SUPPLIED ENTRIES ::
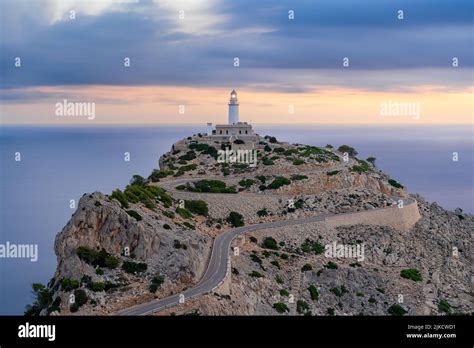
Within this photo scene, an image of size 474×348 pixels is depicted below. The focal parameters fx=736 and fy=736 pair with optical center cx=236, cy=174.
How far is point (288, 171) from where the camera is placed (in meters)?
61.7

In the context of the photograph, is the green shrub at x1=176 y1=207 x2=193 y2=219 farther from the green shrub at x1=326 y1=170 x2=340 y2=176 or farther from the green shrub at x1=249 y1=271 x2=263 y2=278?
the green shrub at x1=326 y1=170 x2=340 y2=176

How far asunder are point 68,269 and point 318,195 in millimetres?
27886

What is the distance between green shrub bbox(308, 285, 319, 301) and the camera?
42.2 metres

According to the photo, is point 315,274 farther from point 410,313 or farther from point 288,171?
point 288,171

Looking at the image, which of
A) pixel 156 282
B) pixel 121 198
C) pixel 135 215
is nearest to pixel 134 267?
pixel 156 282

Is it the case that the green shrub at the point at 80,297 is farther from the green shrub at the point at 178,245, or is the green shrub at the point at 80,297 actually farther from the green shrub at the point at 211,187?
the green shrub at the point at 211,187

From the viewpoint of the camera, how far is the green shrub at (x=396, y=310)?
42.4m

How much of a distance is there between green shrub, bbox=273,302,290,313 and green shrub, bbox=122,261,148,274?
23.7 feet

INSTRUCTIONS TO FOLLOW :: Reproduce the material above verbatim, line for line, and omit the pictures from your copy.

THE REPLY ::
Within this photo scene, an image of size 474×348 pixels is depicted below. The focal parameters fx=736 and fy=736 pair with optical center cx=236, cy=174.
How far is point (288, 171) from where the camera is placed (in meters)?
61.7

In the context of the photograph, is the green shrub at x1=176 y1=207 x2=193 y2=219 farther from the green shrub at x1=326 y1=170 x2=340 y2=176 or farther from the green shrub at x1=249 y1=271 x2=263 y2=278?
the green shrub at x1=326 y1=170 x2=340 y2=176

How far asunder are point 68,269 and point 318,195 in millimetres?
27886

What is the distance between green shrub bbox(308, 285, 319, 301) and the camera?
42.2 metres

According to the photo, is point 315,274 farther from point 410,313 or farther from point 288,171?
point 288,171

Looking at the image, which of
A) pixel 156 282
B) pixel 121 198
C) pixel 135 215
is nearest to pixel 134 267?
pixel 156 282

Is it the case that the green shrub at the point at 80,297 is farther from the green shrub at the point at 178,245, or is the green shrub at the point at 80,297 actually farther from the green shrub at the point at 211,187?
the green shrub at the point at 211,187

From the viewpoint of the camera, how far is the green shrub at (x=396, y=310)?
42.4m

How much of a distance is there between green shrub, bbox=273,302,290,313 and green shrub, bbox=122,261,148,274?
23.7 feet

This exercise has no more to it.